O comandante Marcelino morreu em 19 de outubro. A sua biógrafa, Rita Tamagnini, presta-lhe uma merecida homenagem neste artigo.

Foi no dia 19 de outubro de 2012. Dia triste. Um dos maiores aviadores portugueses de sempre fazia o seu último voo. Na terra. Os céus sempre foram dele, desde que um dia, ainda menino, olhou para cima e viu passar um avião e um piloto, de cachecol a esvoaçar ao vento.
Quis ser como ele. E foi. Teve a vida que quis, como fazia questão de repetir vezes sem conta, até acreditarmos nele. E isso acontecia logo à primeira, tamanha era a convicção que levava a frase. Era assim que resumia os dias. Os muitos que passaram pelos seus 96 anos de vida. Dita na primeira pessoa, foi também essa a frase que deu título ao livro que escrevi sobre a sua vida (NR: “A vida que eu quis – TAP 264”, publicado em 2007), repleta de histórias que se confundem com a História do País e da aviação em Portugal, em geral, e da TAP, muito em particular: a sua companhia de sempre.
Foi um dos “11 de Inglaterra”, o grupo fundador de pilotos da TAP, e foi aqui que voou por mais de 40 anos, sendo, ainda hoje, admirado pelos seus pares. Em boa hora decidiu a Associação de Pilotos Portugueses de Linha Aérea homenagear um aviador de mão cheia que viveu como quis, a voar.

◆ Material apresentado:
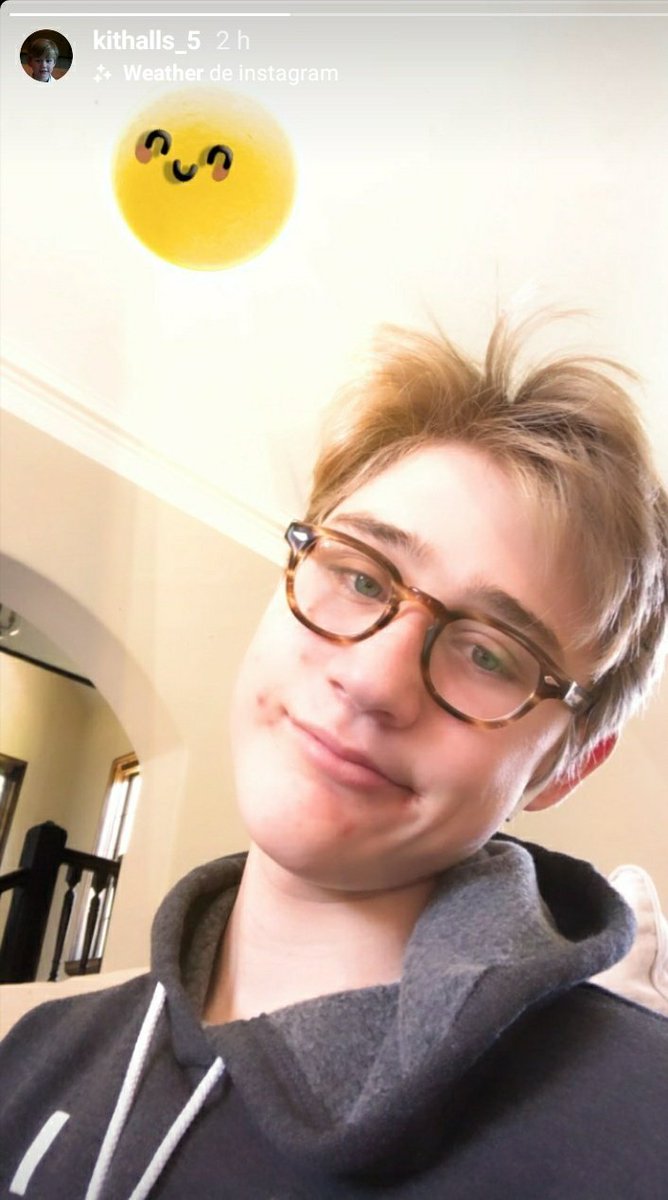 Hoje é o aniversário de 15 anos do filho mais velho do Matt com o Simon, Happy Bday Kit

◆ Tarefas e exercícios:
**A.** Transcreve do texto sobre o comandante Marcelino tudo o que vai desde "Quis ser como" até "companhia de sempre.".
**B.** Escreve a continuação do texto sobre o comandante Marcelino, a partir da última frase apresentada.

◆ Respostas dos exercícios:
**A.**
Quis ser como ele. E foi. Teve a vida que quis, como fazia questão de repetir vezes sem conta, até acreditarmos nele. E isso acontecia logo à primeira, tamanha era a convicção que levava a frase. Era assim que resumia os dias. Os muitos que passaram pelos seus 96 anos de vida. Dita na primeira pessoa, foi também essa a frase que deu título ao livro que escrevi sobre a sua vida (NR: “A vida que eu quis – TAP 264”, publicado em 2007), repleta de histórias que se confundem com a História do País e da aviação em Portugal, em geral, e da TAP, muito em particular: a sua companhia de sempre.

**B.**
Uma história feita de paixão e profundo amor pela aviação que, a mim, me transportou para tempos que não vivi, mas que, ainda assim, consegui sentir, através das próprias palavras do comandante Marcelino, das fotografias e de relatos da época.

 Nome digno de ser sublinhado
Agradeço-lhe, comandante, uma vez mais, e em primeiro lugar, por tudo o que fez pela aviação. E, em segundo, por me ter facilitado em muito a tarefa… Meticuloso e organizado, foi, ao longo dos anos, sublinhando em jornais, revistas e documentos de toda a espécie o seu próprio nome, sempre que o mesmo era referido. É de facto um nome digno de ser sublinhado. Tanto por razões profissionais como pessoais.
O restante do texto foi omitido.